At the end of 3 minutes, students will be asked to take out a pen to score their own work. The power point attached includes slides with timers set for the animations. If students are not ready within this amount of time, the lesson will continue. Only students who have completed all directions in a timely manner and get at least 8 questions correct will be eligible for a prize: the option to help me put up a bulletin board displaying their work and an achievement star.
Students will be asked to take out a blank sheet of paper and set it up using Cornell Notes style. A picture will be provided using Day 21 - PPT - Fractions and Decimals for students to use as a guide. Students copy the information for fraction/decimal conversions completing example problems for each topic listed below.
The notes cover the topics:
- When Converting Fractions to Decimals...
- When Converting Decimals to Fractions…
- Fractions Greater than 1
Of most importance in these notes is reviewing the process for converting fractions to decimals, a question that comes up in several of our unit and mock assessments.
Students will work in pairs to create their own fraction/decimal conversion questions with dice. Each pair will receive dice-in-dice, a die that has another one inside. Using the dice, students will first create five fractions that are less than 1 (p/q < 1) and two that are greater than 1 (p/q > 1). Next, they will then use the outside dice only to create 5 decimal problems and convert them to fractions.
Before letting students start these tasks, I give clear and concise directions:
Part 1 - Fractions to Decimals
Create 7 fractions and convert each to a decimal. Follow these steps.
- Roll the die. Notice that two numbers land on top, the one on the outside die and the one on the inside die.
- Use one number for the numerator and the other for the denominator
Note: the first 5 fractions should be less than 1 and the other 2 fractions should be greater than one. Think - how does this affect the number you choose to place in the numerator/denominator?
- Convert the fractions to decimals.
Part 2 - Decimals to Fractions
Create 3 decimal numbers and convert each to a fraction. Follow these steps.
- Each problem has blanks that need to be filled in. Roll the die and use the outside surface.
- Choose where each number will be written on the blanks.
- Convert the decimals to fractions.
During the last 5 minutes of this section I will be walking around to determine what were the most challenging questions in the worksheet. I will also be looking for students who showed clear and comprehensive work to solve these targeted questions correctly. These students will be asked to display their answers on the board before the end of this section.
Having determined what were the most challenging problems from the task and after having students put up their correct work and answers I will ask all students to put their pencils down and take 1.5 minutes to review the answers to some of the questions on the board. Everyone must identify the first, second, third, etc. steps taken to solve and check the computations included on the board. Giving students clear expectations on what it means to "review" answers is important.
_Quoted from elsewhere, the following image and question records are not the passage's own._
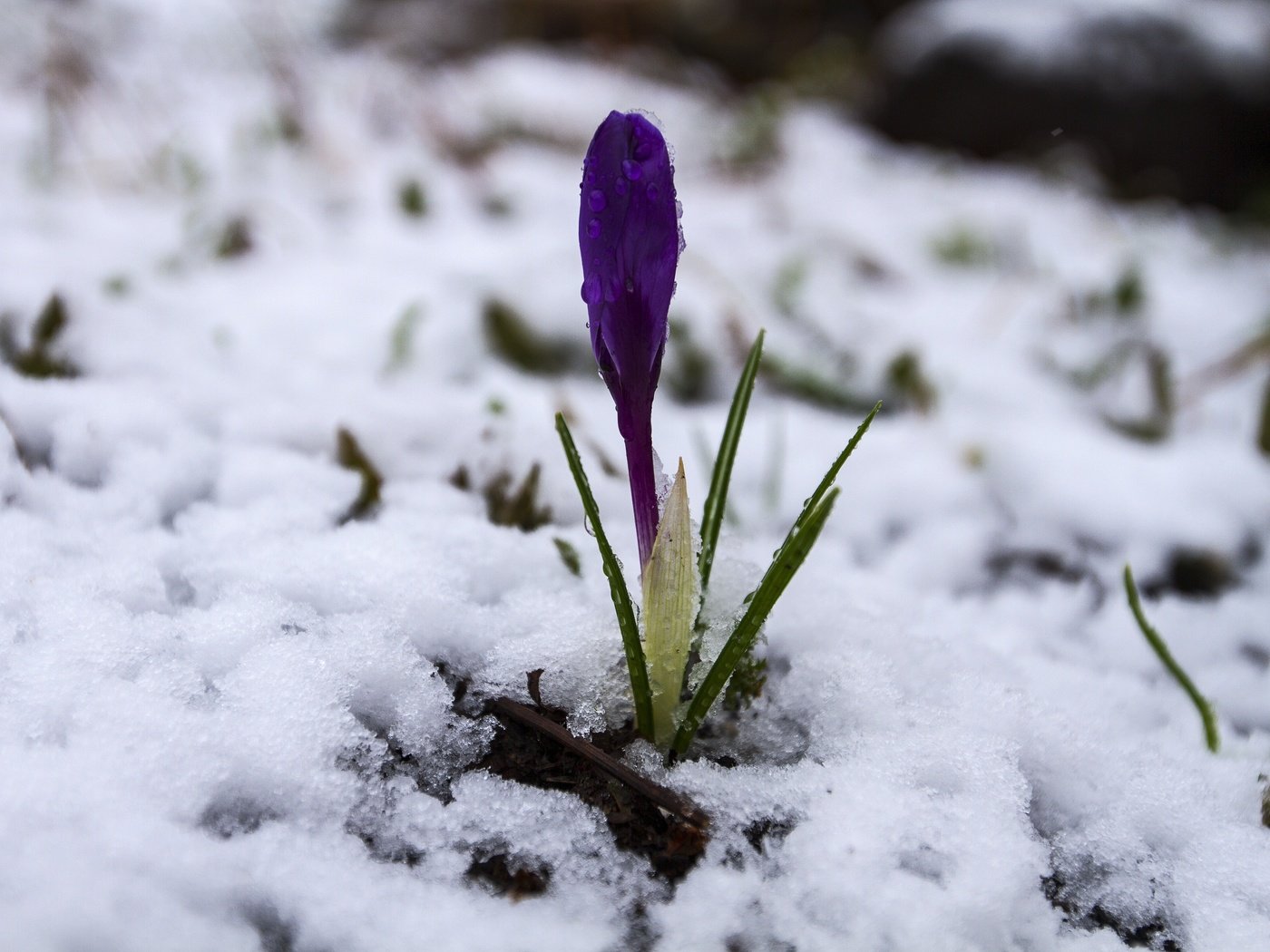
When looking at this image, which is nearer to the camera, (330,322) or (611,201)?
(611,201)

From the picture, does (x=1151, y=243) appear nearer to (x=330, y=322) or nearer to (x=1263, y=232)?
(x=1263, y=232)

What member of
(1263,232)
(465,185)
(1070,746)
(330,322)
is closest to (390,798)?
(1070,746)

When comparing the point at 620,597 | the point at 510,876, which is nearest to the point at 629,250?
the point at 620,597

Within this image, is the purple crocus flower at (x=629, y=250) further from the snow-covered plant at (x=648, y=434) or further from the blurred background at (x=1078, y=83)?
the blurred background at (x=1078, y=83)

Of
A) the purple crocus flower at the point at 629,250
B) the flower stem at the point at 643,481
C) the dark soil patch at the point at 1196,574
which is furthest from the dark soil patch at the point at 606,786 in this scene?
the dark soil patch at the point at 1196,574

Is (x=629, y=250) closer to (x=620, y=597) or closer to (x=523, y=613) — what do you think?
(x=620, y=597)

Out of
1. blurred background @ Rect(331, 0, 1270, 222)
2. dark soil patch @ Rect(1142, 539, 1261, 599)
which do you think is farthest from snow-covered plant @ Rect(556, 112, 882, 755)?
blurred background @ Rect(331, 0, 1270, 222)

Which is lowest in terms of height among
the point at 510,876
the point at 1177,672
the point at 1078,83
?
the point at 510,876
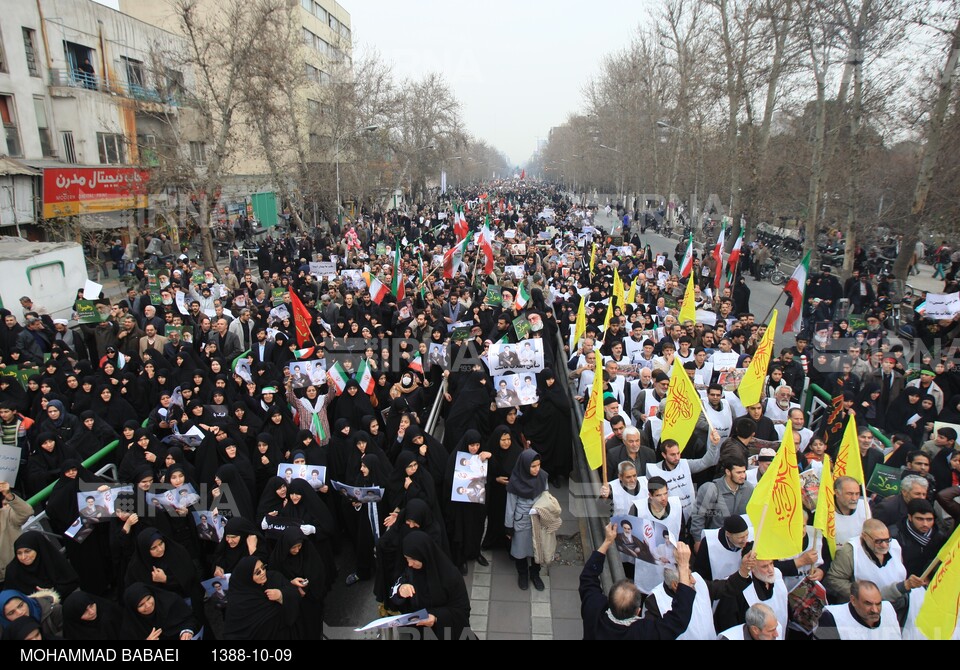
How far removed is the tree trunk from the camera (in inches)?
550

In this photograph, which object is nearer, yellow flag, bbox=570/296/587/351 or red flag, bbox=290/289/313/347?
red flag, bbox=290/289/313/347

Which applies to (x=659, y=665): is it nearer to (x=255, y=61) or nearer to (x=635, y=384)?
(x=635, y=384)

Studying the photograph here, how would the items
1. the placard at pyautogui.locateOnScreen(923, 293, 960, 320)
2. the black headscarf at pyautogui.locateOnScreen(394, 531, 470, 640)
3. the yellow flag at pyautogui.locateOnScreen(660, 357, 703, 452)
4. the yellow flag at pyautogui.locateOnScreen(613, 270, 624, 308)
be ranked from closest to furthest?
1. the black headscarf at pyautogui.locateOnScreen(394, 531, 470, 640)
2. the yellow flag at pyautogui.locateOnScreen(660, 357, 703, 452)
3. the placard at pyautogui.locateOnScreen(923, 293, 960, 320)
4. the yellow flag at pyautogui.locateOnScreen(613, 270, 624, 308)

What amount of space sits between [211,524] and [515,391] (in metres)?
3.26

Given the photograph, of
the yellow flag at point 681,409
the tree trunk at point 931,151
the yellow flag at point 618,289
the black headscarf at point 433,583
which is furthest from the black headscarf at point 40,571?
the tree trunk at point 931,151

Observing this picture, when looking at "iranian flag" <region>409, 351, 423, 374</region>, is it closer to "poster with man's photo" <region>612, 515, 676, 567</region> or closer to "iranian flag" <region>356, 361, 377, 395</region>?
"iranian flag" <region>356, 361, 377, 395</region>

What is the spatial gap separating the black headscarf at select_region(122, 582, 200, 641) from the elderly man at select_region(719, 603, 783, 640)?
340 centimetres

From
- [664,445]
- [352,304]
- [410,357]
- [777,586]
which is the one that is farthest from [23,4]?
[777,586]

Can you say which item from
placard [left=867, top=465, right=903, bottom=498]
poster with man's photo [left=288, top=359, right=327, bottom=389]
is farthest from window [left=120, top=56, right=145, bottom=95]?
placard [left=867, top=465, right=903, bottom=498]

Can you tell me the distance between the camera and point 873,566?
4047 millimetres

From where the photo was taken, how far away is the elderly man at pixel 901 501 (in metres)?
4.81

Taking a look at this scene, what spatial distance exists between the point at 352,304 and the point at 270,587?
7917 millimetres

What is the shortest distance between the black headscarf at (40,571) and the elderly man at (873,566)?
212 inches

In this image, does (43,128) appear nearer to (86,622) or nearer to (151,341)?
(151,341)
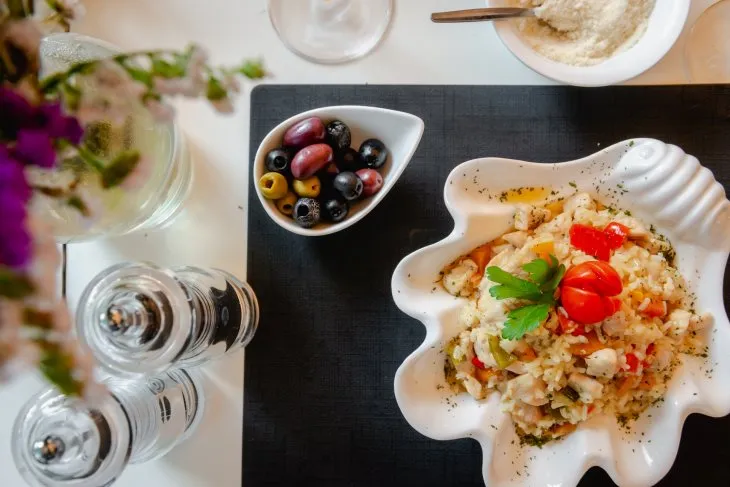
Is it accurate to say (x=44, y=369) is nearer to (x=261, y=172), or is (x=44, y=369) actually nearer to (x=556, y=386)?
(x=261, y=172)

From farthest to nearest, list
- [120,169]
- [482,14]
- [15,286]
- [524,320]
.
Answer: [482,14]
[524,320]
[120,169]
[15,286]

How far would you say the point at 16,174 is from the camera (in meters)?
0.44

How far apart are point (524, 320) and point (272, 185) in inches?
14.2

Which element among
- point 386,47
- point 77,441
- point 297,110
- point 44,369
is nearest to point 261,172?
point 297,110

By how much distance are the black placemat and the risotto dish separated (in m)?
0.12

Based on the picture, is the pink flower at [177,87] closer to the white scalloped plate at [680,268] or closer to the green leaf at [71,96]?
the green leaf at [71,96]

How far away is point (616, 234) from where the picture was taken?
0.89 metres

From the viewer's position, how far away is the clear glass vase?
2.28ft

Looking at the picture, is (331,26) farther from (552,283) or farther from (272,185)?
(552,283)

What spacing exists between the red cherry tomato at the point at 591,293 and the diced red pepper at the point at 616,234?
0.20ft

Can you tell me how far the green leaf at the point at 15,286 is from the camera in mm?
422

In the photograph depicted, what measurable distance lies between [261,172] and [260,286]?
181mm

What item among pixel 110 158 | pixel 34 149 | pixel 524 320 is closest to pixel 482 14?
pixel 524 320

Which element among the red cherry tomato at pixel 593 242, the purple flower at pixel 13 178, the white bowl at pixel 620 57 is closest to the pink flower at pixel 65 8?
the purple flower at pixel 13 178
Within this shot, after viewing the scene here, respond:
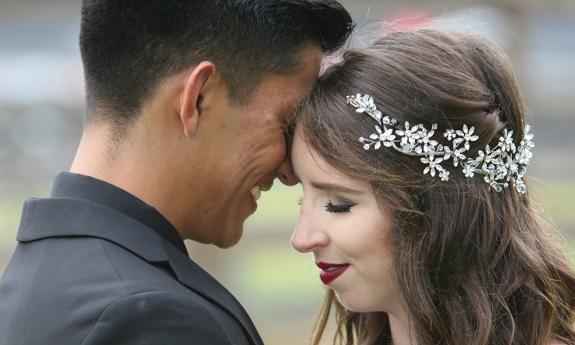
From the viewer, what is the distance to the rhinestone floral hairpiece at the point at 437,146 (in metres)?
3.34

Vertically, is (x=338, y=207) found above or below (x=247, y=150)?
below

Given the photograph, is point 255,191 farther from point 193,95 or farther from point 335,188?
point 193,95

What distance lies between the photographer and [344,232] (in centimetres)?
333

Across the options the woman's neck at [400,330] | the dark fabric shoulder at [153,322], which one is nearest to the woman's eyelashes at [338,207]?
the woman's neck at [400,330]

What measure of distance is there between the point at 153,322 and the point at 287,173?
1008 mm

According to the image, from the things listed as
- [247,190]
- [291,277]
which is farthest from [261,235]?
[247,190]

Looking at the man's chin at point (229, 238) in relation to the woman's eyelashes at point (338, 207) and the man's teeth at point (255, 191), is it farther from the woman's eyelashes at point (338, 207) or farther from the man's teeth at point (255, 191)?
the woman's eyelashes at point (338, 207)

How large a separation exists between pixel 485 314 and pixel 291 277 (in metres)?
5.90

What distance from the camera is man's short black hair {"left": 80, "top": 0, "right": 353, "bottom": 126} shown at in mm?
3119

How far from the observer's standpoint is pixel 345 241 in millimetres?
3332

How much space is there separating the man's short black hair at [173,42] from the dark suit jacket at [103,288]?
0.35 metres

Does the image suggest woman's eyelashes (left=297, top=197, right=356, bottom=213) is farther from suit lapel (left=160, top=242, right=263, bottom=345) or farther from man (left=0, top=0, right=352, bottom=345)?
suit lapel (left=160, top=242, right=263, bottom=345)

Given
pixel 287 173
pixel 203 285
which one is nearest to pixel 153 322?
pixel 203 285

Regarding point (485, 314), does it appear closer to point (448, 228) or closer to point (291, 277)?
point (448, 228)
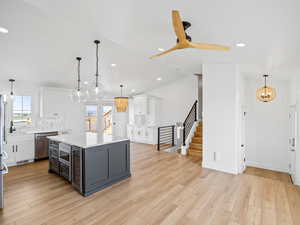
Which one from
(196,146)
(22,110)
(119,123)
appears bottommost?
(196,146)

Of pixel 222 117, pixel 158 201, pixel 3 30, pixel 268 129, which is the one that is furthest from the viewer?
pixel 268 129

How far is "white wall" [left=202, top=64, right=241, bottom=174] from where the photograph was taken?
4.13 metres

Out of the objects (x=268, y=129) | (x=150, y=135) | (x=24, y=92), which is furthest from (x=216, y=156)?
(x=24, y=92)

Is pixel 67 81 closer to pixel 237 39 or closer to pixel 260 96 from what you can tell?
pixel 237 39

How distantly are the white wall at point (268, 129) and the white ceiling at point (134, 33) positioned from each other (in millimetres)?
1358

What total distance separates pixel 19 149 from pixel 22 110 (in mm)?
1518

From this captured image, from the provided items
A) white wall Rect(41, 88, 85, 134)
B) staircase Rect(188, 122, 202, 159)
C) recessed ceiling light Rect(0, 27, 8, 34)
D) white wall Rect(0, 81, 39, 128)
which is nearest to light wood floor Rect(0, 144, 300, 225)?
staircase Rect(188, 122, 202, 159)

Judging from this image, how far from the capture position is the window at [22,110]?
5383mm

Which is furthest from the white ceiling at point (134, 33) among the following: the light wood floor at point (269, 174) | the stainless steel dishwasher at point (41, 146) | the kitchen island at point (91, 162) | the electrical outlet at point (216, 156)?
the light wood floor at point (269, 174)

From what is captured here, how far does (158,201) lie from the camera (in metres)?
2.80

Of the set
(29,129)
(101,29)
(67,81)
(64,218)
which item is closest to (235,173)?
(64,218)

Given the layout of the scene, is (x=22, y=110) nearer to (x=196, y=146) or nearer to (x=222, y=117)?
(x=196, y=146)

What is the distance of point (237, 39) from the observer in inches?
111

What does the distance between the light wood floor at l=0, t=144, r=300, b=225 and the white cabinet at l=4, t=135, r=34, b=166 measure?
0.76m
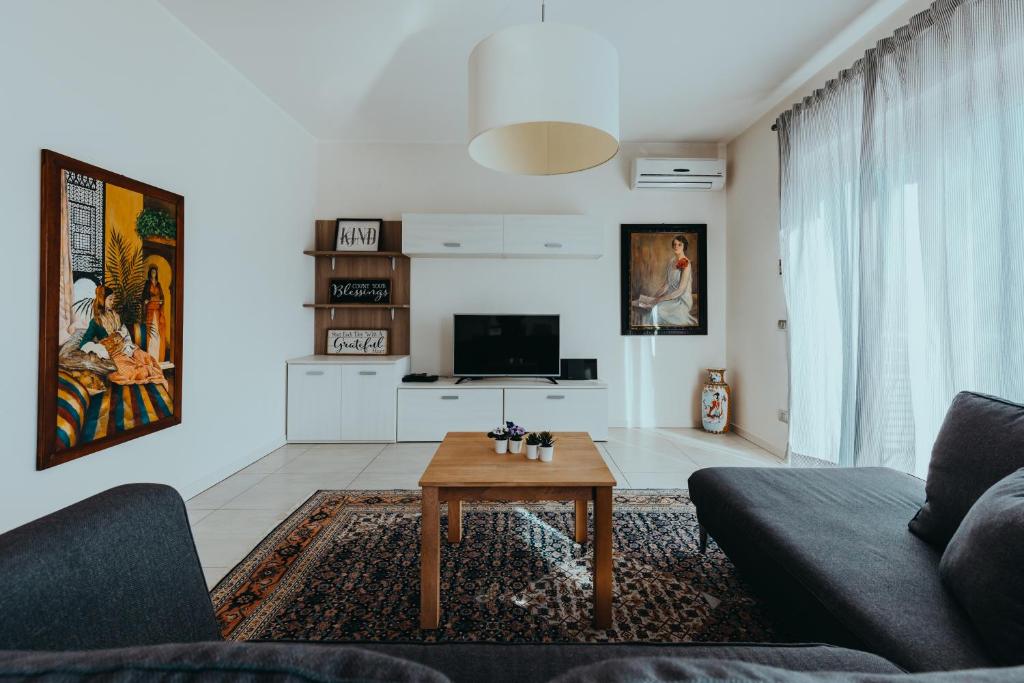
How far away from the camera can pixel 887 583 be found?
3.87 ft

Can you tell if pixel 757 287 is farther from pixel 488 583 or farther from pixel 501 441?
pixel 488 583

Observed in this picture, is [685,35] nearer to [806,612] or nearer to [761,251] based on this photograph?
[761,251]

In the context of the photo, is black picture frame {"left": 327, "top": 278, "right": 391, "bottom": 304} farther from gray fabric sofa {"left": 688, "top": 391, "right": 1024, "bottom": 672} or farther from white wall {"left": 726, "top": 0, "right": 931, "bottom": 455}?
gray fabric sofa {"left": 688, "top": 391, "right": 1024, "bottom": 672}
This way, there is no way to opt out with the excuse "I don't get it" or "I don's know what I'm supposed to do..."
After giving these initial 1.5 minutes, I ask students talk with one another, asking questions if there are steps they do not understand, or sharing out the solutions. For example,
Turn to your neighbor. Ask, "do you get that solution?"
If the answer is "no" explain the steps you DO understand. If the answer is "yes" ask, "what did they do first? next? do you agree with the solution?"
If you notice an error, ask, "isn't that a mistake?" and explain why you think it's an error.
Switch roles for the next question to review.
If there are question neither of you knows the answer to, write it down to ask in the last five minutes.
Students engaging in this discussion are using MP1 and MP2 to make sense of this process.
After having about 5 minutes to review, I will stop all students and ask if there are any such question neither partner could answer. My goal is to get another student to answer this question, with my answer and explanation being the last resort.
Before dismissing them, students receive the Homework.